ECUADOR

He iniciado el año 2013 viajando. El 1 de enero estaba en el aeropuerto de Barajas dispuesta a cruzar dos océanos, el Atlántico y el Pacífico, y un continente, el Americano, para llegar a un lugar diminuto al otro lado del mundo: la Isla de Pascua.

 

Este nombre le fue puesto por los holandeses cuando la descubrieron para los europeos, aunque llevaba miles de años habitada por los Rapa Nui, que así llamaban a su isla. Significa “el ombligo del mundo”.

 

Y así me sentía yo, como algo pequeño que va a sumirse en algo profundo, misterioso y sin fondo, sin saber muy bien por qué.

 

Todo empezó al localizar unos billetes “baratísimos” que permitían hacer los cinco vuelos necesarios (como ya he dicho, cuatro de ellos trans oceánicos) por el mismo precio que una simple ida y vuelta a Ecuador. Además podíamos hacer una estancia de horas o días en las escalas para visitarlas.

Material proporcionado:
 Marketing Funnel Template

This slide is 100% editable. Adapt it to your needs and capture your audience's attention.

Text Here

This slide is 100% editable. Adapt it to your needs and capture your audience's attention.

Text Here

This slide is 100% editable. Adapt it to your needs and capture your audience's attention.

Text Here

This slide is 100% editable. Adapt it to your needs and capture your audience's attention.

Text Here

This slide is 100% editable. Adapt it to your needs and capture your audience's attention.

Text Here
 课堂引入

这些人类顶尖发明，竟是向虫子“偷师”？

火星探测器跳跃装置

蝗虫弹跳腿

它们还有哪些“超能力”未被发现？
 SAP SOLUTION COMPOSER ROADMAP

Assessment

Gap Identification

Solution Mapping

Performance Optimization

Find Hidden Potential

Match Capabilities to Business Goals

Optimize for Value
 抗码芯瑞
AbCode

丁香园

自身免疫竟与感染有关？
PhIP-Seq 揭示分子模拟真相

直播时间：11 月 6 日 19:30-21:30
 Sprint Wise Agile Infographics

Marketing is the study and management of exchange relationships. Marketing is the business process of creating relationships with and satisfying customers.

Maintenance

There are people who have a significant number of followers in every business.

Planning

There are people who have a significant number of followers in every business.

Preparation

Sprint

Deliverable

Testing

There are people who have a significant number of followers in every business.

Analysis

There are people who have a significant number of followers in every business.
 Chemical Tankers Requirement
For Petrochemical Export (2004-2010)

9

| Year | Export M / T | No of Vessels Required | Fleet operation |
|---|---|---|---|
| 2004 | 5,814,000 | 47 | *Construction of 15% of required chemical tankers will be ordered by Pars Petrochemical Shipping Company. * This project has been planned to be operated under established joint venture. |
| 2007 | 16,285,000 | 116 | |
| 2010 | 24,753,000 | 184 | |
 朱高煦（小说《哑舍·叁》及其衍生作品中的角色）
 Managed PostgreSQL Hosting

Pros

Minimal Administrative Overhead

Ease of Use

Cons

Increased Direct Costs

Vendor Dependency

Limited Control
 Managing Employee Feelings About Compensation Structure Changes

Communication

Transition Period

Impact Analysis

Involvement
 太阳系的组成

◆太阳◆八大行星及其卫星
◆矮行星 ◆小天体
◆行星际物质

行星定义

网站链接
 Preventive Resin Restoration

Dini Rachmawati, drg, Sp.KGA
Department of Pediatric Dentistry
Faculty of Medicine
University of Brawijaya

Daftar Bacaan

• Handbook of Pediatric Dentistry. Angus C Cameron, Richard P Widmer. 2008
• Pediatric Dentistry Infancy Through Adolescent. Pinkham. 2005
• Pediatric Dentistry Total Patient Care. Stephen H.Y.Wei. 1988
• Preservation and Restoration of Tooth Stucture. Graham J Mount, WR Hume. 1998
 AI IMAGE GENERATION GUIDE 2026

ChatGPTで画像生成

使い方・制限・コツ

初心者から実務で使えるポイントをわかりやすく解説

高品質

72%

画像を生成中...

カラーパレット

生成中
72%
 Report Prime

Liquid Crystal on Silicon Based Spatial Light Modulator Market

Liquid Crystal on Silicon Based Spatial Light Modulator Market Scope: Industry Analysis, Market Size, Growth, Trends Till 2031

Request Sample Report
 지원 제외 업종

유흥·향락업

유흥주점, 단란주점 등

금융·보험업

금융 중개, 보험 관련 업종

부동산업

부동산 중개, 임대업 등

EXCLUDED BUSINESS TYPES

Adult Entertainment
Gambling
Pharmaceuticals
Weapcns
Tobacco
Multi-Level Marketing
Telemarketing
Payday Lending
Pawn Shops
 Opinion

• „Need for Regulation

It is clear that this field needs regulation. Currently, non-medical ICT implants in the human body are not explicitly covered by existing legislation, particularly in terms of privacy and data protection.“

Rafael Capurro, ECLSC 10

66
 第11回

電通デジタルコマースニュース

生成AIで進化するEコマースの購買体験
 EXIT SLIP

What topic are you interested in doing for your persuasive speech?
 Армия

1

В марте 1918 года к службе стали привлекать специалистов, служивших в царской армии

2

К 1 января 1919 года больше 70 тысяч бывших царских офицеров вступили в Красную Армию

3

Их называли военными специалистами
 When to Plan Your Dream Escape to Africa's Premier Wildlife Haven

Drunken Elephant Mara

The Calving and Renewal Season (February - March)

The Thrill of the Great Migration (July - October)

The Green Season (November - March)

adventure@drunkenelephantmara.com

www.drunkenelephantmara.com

Explora el material:
1. Enumera los pueblos o grupos humanos que se nombran en el relato de viaje a la Isla de Pascua.
2. Prosigue el relato de viaje a la Isla de Pascua a partir de su última oración.
Los datos no tienen relación con el relato de viaje.

Respuestas por tarea:
1. Los holandeses, los europeos y los Rapa Nui.

2.
 

La decisión tuve que tomarla en tan solo un par de días, como viene siendo habitual últimamente, sobre todo si el destino es lejano y exótico.

 

La presión fue tremenda, con mi compañero de viaje dispuesto a apretar el botón de ok en el ordenador para hacer la compra. Pedí un par de minutos para entrar en mí y sentir si era adecuado o no cada uno de los hitos del viaje. En todos parecía ser afirmativa la respuesta excepto en la última escala que ni sí, ni no. Acepté.

 

Resultaba chocante que realizara semejante viaje de miles y miles de kilómetros a un destino que no tenía en mi lista de predilecciones. Sí, lo había investigado hacía tiempo y resonaba en mí desde niña, pero no me hacía especial ilusión.

 

Así pues dejaba atrás un año intenso, el 2012, para entrar con una maleta en la mano en otro más intenso aún, el 2013.

 

ECUADOR

 

Llegamos a Guayaquil de noche después de más de 12 horas de vuelo. En el aeropuerto nos esperaban una amiga de mi compañero y su hija, que residían a varias horas de la ciudad.

 

Abrazos jubilosos y búsqueda de la oficina donde habíamos alquilado un coche desde Madrid.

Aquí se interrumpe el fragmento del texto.